Dall'ospedale di Desio nel frattempo comunicano che rimangono critiche le condizioni della moglie 87enne di Giovanni Del Zotto, mentre sembrano essere stabili quelle degli altri tre ricoverati: l'altra figlia di Del Zotto, 58 anni, il marito 64enne di Patrizia e la badante dei genitori della donna, una cinquantenne. Il ricovero di queste tre persone è stato reso necessario in seguito ad accertamenti condotti dal Centro antiveleni di Pavia che hanno rilevato un alto tasso di tallio nel sangue. Sono così sei su otto i membri della famiglia di Nova Milanese ufficialmente avvelenati dal tallio. Nel corso della mattina del 4 ottobre, come comunicato dalla direzione dell'ospedale di Desio, sono stati sottoposti ad ulteriori accertamenti anche il figlio della 62enne deceduta e la sua compagna. Gli esiti sono attesi nelle prossime ore.

I precedenti casi a Udine

Altri due casi per avvelenamento da tallio si sono verificati negli ultimi vent'anni in provincia di Udine, a una manciata di chilometri dalla casa vacanze dei Del Zotto. Nel 2000 la vittima era stata un turista austriaco, 75 anni, deceduto all'ospedale di Latisana (Udine) dopo aver bevuto birra avvelenata dal metallo pesante mentre era in vacanza a Lignano. Al tempo la Procura di Udine non fu in grado di ricostruire in che modo la birra bevuta dal pensionato fosse stata avvelenata.
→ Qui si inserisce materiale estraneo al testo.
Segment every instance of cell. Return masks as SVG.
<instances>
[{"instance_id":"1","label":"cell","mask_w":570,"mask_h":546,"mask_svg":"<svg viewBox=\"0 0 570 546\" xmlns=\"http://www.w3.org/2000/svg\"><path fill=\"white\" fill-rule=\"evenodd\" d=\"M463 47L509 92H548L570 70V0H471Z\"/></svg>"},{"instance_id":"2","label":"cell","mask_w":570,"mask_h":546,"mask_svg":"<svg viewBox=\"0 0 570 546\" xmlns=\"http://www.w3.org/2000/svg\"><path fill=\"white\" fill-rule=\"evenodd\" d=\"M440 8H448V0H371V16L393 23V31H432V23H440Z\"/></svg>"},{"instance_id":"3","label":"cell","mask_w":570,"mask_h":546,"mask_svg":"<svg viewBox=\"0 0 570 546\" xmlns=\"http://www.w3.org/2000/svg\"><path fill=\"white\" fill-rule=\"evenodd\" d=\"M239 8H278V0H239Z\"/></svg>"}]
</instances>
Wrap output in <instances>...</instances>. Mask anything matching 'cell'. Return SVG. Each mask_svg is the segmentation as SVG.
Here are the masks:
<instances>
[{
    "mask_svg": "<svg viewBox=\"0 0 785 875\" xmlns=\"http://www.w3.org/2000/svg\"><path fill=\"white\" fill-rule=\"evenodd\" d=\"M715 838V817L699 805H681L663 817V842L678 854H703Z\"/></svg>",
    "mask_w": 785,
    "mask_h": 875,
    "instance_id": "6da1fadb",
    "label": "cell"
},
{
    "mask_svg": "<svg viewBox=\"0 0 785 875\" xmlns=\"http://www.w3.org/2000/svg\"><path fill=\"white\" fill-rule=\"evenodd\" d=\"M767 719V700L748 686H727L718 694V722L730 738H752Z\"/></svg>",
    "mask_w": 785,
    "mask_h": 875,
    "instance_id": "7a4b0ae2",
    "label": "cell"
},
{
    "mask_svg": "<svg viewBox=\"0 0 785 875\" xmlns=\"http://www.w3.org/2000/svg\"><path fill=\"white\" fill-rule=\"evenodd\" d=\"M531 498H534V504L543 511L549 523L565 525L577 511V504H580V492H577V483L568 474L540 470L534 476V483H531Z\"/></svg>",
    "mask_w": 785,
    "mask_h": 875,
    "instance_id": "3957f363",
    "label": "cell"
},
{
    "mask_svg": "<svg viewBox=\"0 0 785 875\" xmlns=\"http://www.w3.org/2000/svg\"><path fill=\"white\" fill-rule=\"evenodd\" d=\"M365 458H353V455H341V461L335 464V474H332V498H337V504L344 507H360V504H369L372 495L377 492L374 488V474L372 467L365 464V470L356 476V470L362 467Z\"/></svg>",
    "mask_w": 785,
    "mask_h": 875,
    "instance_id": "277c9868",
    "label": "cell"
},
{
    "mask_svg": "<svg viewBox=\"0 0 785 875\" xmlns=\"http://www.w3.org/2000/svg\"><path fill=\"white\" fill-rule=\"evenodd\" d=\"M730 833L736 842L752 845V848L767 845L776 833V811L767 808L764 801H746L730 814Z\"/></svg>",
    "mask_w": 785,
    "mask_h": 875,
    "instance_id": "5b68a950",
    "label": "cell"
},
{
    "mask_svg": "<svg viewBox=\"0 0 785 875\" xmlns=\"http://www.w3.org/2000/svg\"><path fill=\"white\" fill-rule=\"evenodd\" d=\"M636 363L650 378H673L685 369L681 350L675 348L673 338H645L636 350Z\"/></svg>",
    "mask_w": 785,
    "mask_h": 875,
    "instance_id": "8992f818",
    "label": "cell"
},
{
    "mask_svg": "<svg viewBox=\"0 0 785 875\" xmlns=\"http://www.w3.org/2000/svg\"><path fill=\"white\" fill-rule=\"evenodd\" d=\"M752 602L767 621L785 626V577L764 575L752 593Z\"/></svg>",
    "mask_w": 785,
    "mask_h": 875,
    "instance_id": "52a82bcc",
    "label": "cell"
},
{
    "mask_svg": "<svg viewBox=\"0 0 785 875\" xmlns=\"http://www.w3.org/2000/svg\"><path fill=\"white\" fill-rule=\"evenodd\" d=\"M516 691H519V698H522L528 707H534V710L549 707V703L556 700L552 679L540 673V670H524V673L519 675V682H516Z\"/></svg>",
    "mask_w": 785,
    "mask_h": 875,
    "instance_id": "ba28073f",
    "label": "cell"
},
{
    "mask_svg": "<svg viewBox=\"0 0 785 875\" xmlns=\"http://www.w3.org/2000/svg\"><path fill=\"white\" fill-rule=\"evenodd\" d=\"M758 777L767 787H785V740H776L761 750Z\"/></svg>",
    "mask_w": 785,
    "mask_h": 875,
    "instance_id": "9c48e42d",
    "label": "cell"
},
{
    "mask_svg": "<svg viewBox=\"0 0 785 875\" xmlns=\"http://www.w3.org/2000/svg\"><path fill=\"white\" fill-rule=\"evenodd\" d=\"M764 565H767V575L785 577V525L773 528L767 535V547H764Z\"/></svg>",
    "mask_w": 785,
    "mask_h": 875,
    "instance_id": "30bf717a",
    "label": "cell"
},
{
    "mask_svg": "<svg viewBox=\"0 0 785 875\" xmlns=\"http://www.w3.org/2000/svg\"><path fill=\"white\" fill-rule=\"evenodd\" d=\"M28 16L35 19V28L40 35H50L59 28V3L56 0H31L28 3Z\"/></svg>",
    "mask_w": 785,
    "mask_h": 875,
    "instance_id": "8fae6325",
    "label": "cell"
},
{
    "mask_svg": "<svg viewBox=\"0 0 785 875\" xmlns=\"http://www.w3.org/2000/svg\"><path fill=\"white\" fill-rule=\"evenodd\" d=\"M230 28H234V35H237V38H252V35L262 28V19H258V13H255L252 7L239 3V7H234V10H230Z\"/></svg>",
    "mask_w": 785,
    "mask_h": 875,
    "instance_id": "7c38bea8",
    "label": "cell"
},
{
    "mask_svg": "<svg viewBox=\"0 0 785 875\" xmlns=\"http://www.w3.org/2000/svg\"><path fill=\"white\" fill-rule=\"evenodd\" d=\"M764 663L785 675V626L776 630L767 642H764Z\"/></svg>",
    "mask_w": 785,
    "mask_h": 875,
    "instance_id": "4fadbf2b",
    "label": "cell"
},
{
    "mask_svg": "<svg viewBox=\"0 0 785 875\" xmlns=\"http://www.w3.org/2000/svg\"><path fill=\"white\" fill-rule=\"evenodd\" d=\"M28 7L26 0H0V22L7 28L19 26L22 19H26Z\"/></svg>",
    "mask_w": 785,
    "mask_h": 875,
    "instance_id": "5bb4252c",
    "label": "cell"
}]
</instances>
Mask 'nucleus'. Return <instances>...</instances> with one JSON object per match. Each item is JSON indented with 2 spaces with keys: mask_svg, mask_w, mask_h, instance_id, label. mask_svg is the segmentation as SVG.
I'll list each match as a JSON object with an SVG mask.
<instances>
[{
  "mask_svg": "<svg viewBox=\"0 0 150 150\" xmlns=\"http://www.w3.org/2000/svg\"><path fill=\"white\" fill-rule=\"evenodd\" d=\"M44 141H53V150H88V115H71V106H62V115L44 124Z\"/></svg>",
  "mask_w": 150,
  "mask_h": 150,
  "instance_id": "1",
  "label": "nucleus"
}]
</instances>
L'anno precedente, nel 1999, era stata la volta di un architetto americano, Richard Nolan Consalves, di 33 anni, deceduto il 18 luglio all'ospedale di Udine, dopo aver bevuto una birra avvelenata da solfato di tallio in casa della suocera, a Camino al Tagliamento (Udine). L'inchiesta, allora condotta dal sostituto procuratore Giancarlo Buonocore, era però stata archiviata senza alcun iscritto nel registro degli indagati, ripiegando sull'ipotesi di un'eventuale azione di sabotaggio alimentare. La famiglia Del Zotto è proprietaria di una casa di campagna a Varmo, in linea d'aria distante tra i quattro e i sei chilometri dai luoghi dei precedenti due casi.

I piccioni non c'entrano

In attesa di ulteriori chiarimenti da parte degli inquirenti sulla fonte inquinante, gli specialisti sgombrano il campo dalla possibilità che a portare il pericoloso veleno siano stati, come ipotizzato, i piccioni. Lo sostiene Carlo Locatelli, tossicologo che dirige il Centro antiveleni della Maugeri di Pavia, la struttura che ha riconosciuto l'avvelenamento da tallio nelle due vittime di Varmo. “Da molte parti si è insistito sulle deiezioni dei piccioni come fonte di intossicazione da tallio. Ma è un'interpretazione del tutto fantasiosa”, ha dichiarato l'esperto all'Adn Kronos. “Da molte parti – ha detto Locatelli - si è insistito sulle deiezioni dei piccioni. Non conosco lavori scientifici che lo riportino, ma essendo una sostanza fortemente intossicante, la presenza negli escrementi sarebbe essa stessa un marker di avvelenamento”. Lo specialista ha poi precisato come sia “probabile che, in passato, il tallio sia stato usato per avvelenare i piccioni. Era infatti in commercio prevalentemente come topicida, ma oggi è proibito e non più disponibile, a meno che qualcuno abbia conservato per decine di anni vecchi prodotti in cantina o in garage. Era presente anche in alcune creme depilatorie, anche questo caso proibite e non più disponibili da decine di anni”.